BTN News: In 2023, an incident revealed the gender biases in artificial intelligence (AI). During a workshop by Fundación Vía Libre with high school students in Montevideo, Uruguay, an AI tool predicted the future for female students. When asked about their futures, the system responded, “You will be a mom.” This answer shows the deep-rooted stereotypes within AI systems.
Beatriz Busaniche, the president of Fundación Vía Libre, uses examples like this to expose gender biases in AI. She argues that AI does not create new stories but copies existing ones. This copying is based on past data, making AI systems very traditional. Busaniche’s work in Latin America, especially through Fundación Vía Libre, focuses on these biases, not just gender-related but also ethnic, found in AI systems.
To highlight these issues, Fundación Vía Libre created a tool called EDIA (Estereotipos y Discriminación en Inteligencia Artificial). This tool compares sentences and checks for biases within AI systems by interacting with various language models. From her home in Buenos Aires, Busaniche talks about biases, the failures of AI, and the risks of “humanizing” these systems.
Digital Rights at Risk
Busaniche identifies several digital rights that are at risk: the right to privacy, data protection, and “informational self-determination” – the right of individuals to control who can access their personal data and how it is used.
New Risks in the Age of AI
The rise of AI has brought new forms of discrimination. Unlike obvious discrimination, AI-based biases are hidden in code, making them less visible. An example is automated job search systems. These systems use algorithms to decide which job postings people see, often reinforcing existing biases. For instance, someone with a social sciences background might never see engineering job postings. This was shown by Amazon’s AI resume filtering system in the U.S., which favored male candidates for senior management positions, an issue that went unnoticed at first.
The Social Impact of AI Biases
Busaniche explains that AI can make existing inequalities worse by making discriminatory processes invisible. Decisions about visas, scholarships, or jobs made by automated systems are often not transparent or easy to question, making it hard to challenge biases based on gender, identity, and other factors.
Daily Life Decisions Influenced by AI
AI systems also impact everyday decisions, such as pricing for products. Insurance companies, for example, use AI to assess risk by analyzing data on drivers’ behaviors, leading to higher premiums for those deemed high risk. Similarly, health insurance companies can use AI to identify people at higher risk due to factors like obesity or environmental exposure, resulting in higher premiums or exclusion from coverage.
Gender Stereotypes and AI
The EDIA platform has revealed significant gender biases in AI, linking caregiving jobs with women and scientific jobs with men. These biases also extend to physical appearance, where overweight women are often labeled negatively, unlike their male counterparts. A striking example from a Latin American AI research meeting showed teenage girls asking an AI about their futures, only to be told they would become mothers.

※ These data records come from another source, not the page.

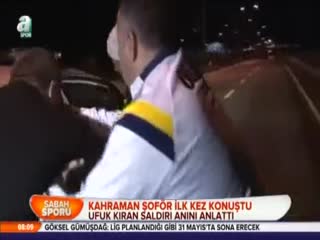 Kahraman şoför ilk kez konuştu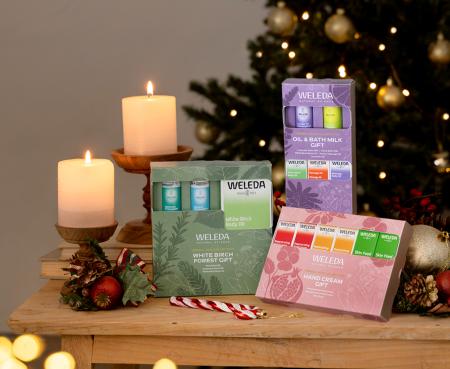 オーガニックコスメ「ヴェレダ」より3種のクリスマス オーガニックコスメ「ヴェレダ」より3種のクリスマス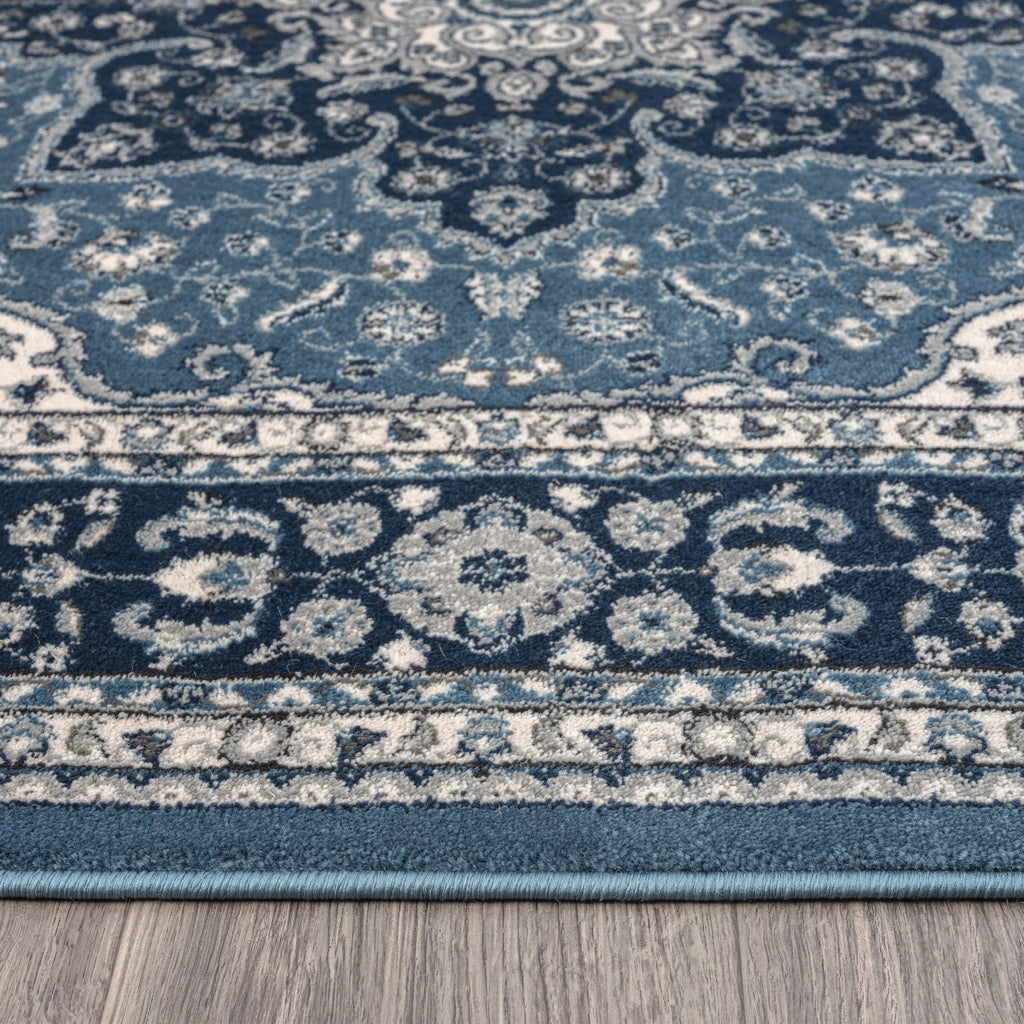 Sahara 895 Navy Runner by the Metre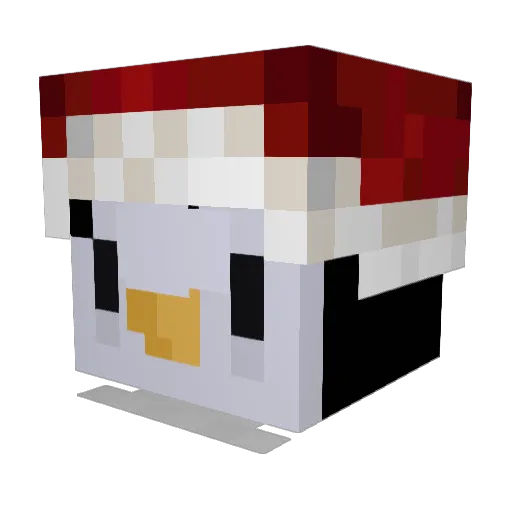 RestlessAlexiss Minecraft avatar head, 3D render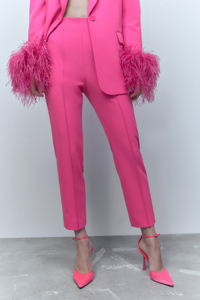 Lancai mode rapide décontracté Satin décontracté soie tenues deux pièces ensemble femmes vêtements luxe Blouse <span class=keywords><strong>haut</strong></span> 2 pièces ensemble femmes automne 2022 - Product Image 5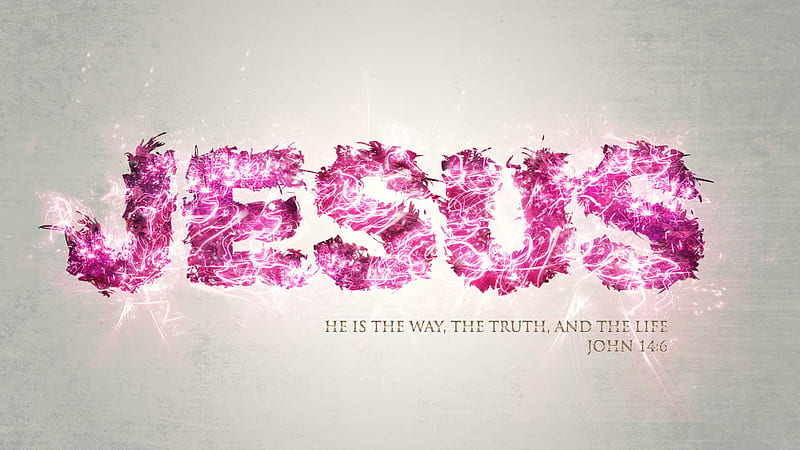 Jesus Is The Way The Truth And The Life Jesus, HD wallpaper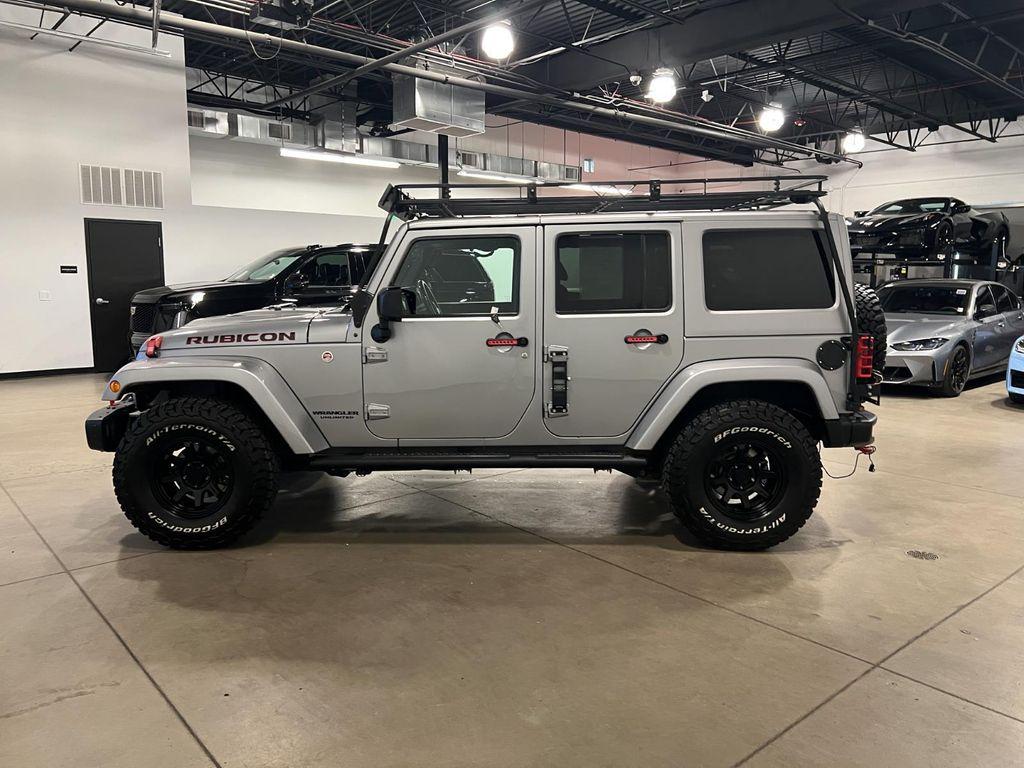 used 2017 Jeep Wrangler Unlimited car, priced at $21,995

The Old-Fashioned Nature of AI
Busaniche argues that AI, being systems that make decisions based on statistics, relies heavily on outdated information, making them very traditional. AI doesn’t create new stories but copies existing ones. Because of this, AI systems are often trained on books over a century old, leading to future predictions that look like the past. While AI has useful applications in areas like breast cancer detection and weather forecasting, an ethical filter is essential.
Discriminatory Search Results
Busaniche points out that searches in Google, such as “women can’t,” often show discriminatory suggestions. Though companies like Google work to avoid such issues through censorship, biases still appear, especially in non-English searches. This pattern is evident in vocational guidance applications, which often recommend traditional gender roles.
Avoiding the Humanization of AI
Busaniche stresses the importance of not making AI seem human. AI systems do not think, learn, or decide; they perform actions based on large sets of data. This misconception can lead to over-reliance on AI for important decisions.
Neutrality in AI
AI systems are not neutral. An example involves a student asking ChatGPT about Argentina’s worst president. The AI responded with Alberto Fernández, influenced by public opinion rather than facts. This shows that AI repeats common opinions, potentially ignoring minority views.
Homogenization of Thought by AI
AI’s reliance on common internet data could marginalize non-mainstream, alternative views, leading to the homogenization of thought. As AI-generated content increases, the diversity of opinions may decrease.
Navigating AI Usage
Busaniche advocates for understanding and critically using AI rather than avoiding it. Teaching students to use AI with awareness of its limits and biases is crucial. For instance, basic arithmetic errors by AI systems or inaccuracies in personal data highlight its weaknesses.
Balanced View on AI
Busaniche emphasizes a balanced view of AI, recognizing its usefulness while critically analyzing its social impacts. Technologies are inherently political and part of broader social processes. Thus, integrating ethical considerations in AI development and deployment is vital to reduce its risks.